Interview with Barron Scott Levkoff

You’ve been an entertainer for over 20 years. How did you get started?
I must thank Helen Oretski, my Santa Cruz High School Drama teacher for encouraging me to pursue theater in 9th grade. As a very shy, role-playing gamer geek- i was interested in the stage but terrified of being in the limelight. I went on to direct Childrens’ plays into my college years, but quickly found the traditional UCSCTheater Dept not to my liking. It wasn’t until hitting the Blackpoint Renaissance Fair did i discover my real love of puppetry and costume character work. Directly after my first Faire in 1990, after working a Punch and Judy show with Brian Patterson and playing a Jester in the streets of Blackpoint. I went on to build my own puppet theater, puppet cast and costumes.

and worked Union Square as a busker, I was immediately discovered by a few entertainment agencies and have performed as a costumed entertainer and puppeteer for corporate events ever since. In my early years I also traveled to Europe quite frequently and immersed myself in Festivals, street fairs and as much European performance that I could.

What are some highlights in your career that spring to mind?
Hmmm…so many wonderful memories spring to mind! There was a young girl around 4-5 years old that came to my first day of puppet shows when I was working down at the Southern California Ren Faire. She and Mr. Punch (the star of the Punch & Judy puppet show i was performing) really hit off that first day and she insisted that her parents bring her to the following 3 shows that same day. She also returned the next day, her parents saying that she couldn’t sleep that night she was so excited and obsessed with the show. They actually brought her back for the entire run of the Faire and she became a real part of the show- having memorized every line, variation and nuance of the show.

The next year I returned to do my show again and was excited to run into her Father and asked after her. The Mother saw me and hurried off in the other direction, visibly upset. I knew something was up and the Dad asked if we could sit down somewhere. He went on to tell me that she was born with a chronic condition and had passed on some months back. He went on to tell me that she had them perform puppet shows for her everyday and that the time she spent with me and Punch was the happiest of her life. I sat in shocked silence, choking back tears, just nodding and sharing that moment with her Father, before he stood up and walked off. After that day I realized the responsibility and power entertainers held to touch other peoples lives.
○ ○ ○ ○ ○ ○ ○
**TO-DO LIST:**
(a) For the interview with Barron Scott Levkoff, mark each statement yes or no and quote the words from the interview that settle it. (i) Levkoff's first Faire was in 1990. (ii) Helen Oretski taught drama at UCSC. (iii) The young girl's parents brought her back for the whole run of the Faire.
(b) According to the interview with Barron Scott Levkoff, who did Levkoff work a Punch and Judy show with at the first Faire?
(c) List everything the interview with Barron Scott Levkoff says Levkoff went on to build after that first Faire.
The records that come after this interview aren't needed for anything here.

**EXCERPTED RECORDS:**
○ ○ ○ ○ ○ ○ ○
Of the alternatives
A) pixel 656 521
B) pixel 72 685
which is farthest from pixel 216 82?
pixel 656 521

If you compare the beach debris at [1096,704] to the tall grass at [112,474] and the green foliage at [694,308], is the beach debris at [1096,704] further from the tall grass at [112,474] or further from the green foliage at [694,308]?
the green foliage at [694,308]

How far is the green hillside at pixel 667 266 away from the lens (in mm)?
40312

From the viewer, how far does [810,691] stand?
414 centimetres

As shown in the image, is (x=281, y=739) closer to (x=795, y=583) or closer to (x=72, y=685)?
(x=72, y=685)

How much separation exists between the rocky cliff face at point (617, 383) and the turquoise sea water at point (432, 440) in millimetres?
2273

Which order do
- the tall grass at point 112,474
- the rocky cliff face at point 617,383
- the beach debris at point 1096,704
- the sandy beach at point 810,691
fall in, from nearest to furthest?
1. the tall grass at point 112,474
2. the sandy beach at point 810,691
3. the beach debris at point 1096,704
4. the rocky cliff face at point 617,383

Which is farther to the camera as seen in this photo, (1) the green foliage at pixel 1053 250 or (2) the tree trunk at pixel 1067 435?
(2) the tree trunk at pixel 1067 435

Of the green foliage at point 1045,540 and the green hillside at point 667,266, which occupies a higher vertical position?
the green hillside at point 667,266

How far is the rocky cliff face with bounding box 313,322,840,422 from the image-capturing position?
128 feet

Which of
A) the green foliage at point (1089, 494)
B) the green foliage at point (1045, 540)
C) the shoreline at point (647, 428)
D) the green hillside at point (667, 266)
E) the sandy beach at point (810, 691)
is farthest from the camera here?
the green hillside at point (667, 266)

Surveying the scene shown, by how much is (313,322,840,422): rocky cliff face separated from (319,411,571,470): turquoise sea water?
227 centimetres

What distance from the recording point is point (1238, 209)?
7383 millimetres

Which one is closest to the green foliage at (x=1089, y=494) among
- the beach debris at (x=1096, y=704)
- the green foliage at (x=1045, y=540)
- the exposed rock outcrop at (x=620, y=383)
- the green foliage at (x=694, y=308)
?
○ ○ ○ ○ ○ ○ ○
**RESULTS BY TASK:**
(a)
(i) Yes: "Directly after my first Faire in 1990"
(ii) No: "Helen Oretski, my Santa Cruz High School Drama teacher"
(iii) Yes: "They actually brought her back for the entire run of the Faire"

(b) Brian Patterson

(c)
- A puppet theater
- A puppet cast
- Costumes